─── SUPPLIED PASSAGE ───

Best Practices - xlfilldown

CLI Recipes

Common command-line patterns for everyday use.

CLI

Basic hierarchical fill to SQLite

The most common use case: a grouped .xlsx export with Region/Country/City hierarchy. Fill down, add audit columns, and load into SQLite.

$ xlfilldown db \
    --infile quarterly_sales.xlsx \
    --insheet "Q4 Data" \
    --header-row 1 \
    --fill-cols '["Region","Country","City"]' \
    --db sales.db \
    --row-hash \
    --excel-row-numbers \
    --drop-blank-rows

CLI

Independent fill using column letters

When columns are independent (not hierarchical), use independent mode. Reference columns by their Excel letter instead of header names - useful when headers are long or contain special characters.

$ xlfilldown xlsx \
    --infile inventory.xlsx \
    --insheet "Stock" \
    --header-row 1 \
    --fill-cols-letters A C E \
    --fill-mode independent \
    --outfile inventory_filled.xlsx

CLI

Replace an existing table on re-run

When running the same ingest repeatedly (e.g. weekly report refresh), use --if-exists replace to drop and recreate the table each time.

$ xlfilldown db \
    --infile weekly_report.xlsx \
    --insheet "Data" \
    --header-row 1 \
    --fill-cols '["Department","Team"]' \
    --db reports.db \
    --table weekly_headcount \
    --if-exists replace

CLI

Append incremental data

For incremental loads where each run adds new rows (e.g. monthly exports appended to an annual table).

───

* _DESCRIPTION OF THE TASK_: Continue the xlfilldown CLI recipes page from the point where it stops. The data that comes next has no role in this.

─── DATA PROVIDED ───

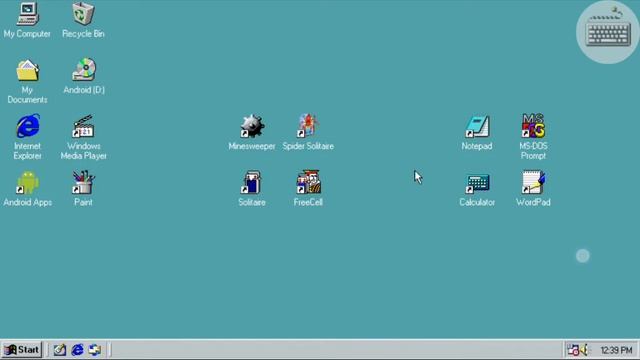 Windows 98 часть 2 смотреть онлайн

───

* _YOUR RESPONSE_:
$ xlfilldown db \
    --infile march_data.xlsx \
    --insheet "Sheet1" \
    --header-row 1 \
    --fill-cols '["Category","Subcategory"]' \
    --db annual.db \
    --table transactions \
    --row-hash \
    --excel-row-numbers \
    --if-exists append

Note: When appending, the existing table schema must exactly match the expected columns (including row_hash and excel_row if enabled). xlfilldown validates this before inserting.

CLI

Raw ingest for audit baseline

Load a sheet exactly as-is (no fill-down) but with audit columns. Useful for keeping a raw copy alongside the filled version for comparison.

# Raw copy
$ xlfilldown db \
    --infile data.xlsx --insheet "Sheet1" --header-row 1 \
    --ingest-mode raw \
    --db audit.db --table raw_data \
    --row-hash --excel-row-numbers --if-exists replace

# Filled copy in the same database
$ xlfilldown db \
    --infile data.xlsx --insheet "Sheet1" --header-row 1 \
    --fill-cols '["Region","Country"]' \
    --db audit.db --table filled_data \
    --row-hash --excel-row-numbers --if-exists replace

CLI

Filter rows with require-non-null

Drop rows where critical columns are blank after filling. Combine with --drop-blank-rows to also remove spacer rows.

$ xlfilldown db \
    --infile report.xlsx \
    --insheet "Financials" \
    --header-row 3 \
    --fill-cols '["Division","BU"]' \
    --drop-blank-rows \
    --require-non-null '["Division","Amount"]' \
    --db clean.db

Python API Recipes

Using xlfilldown programmatically in scripts and applications.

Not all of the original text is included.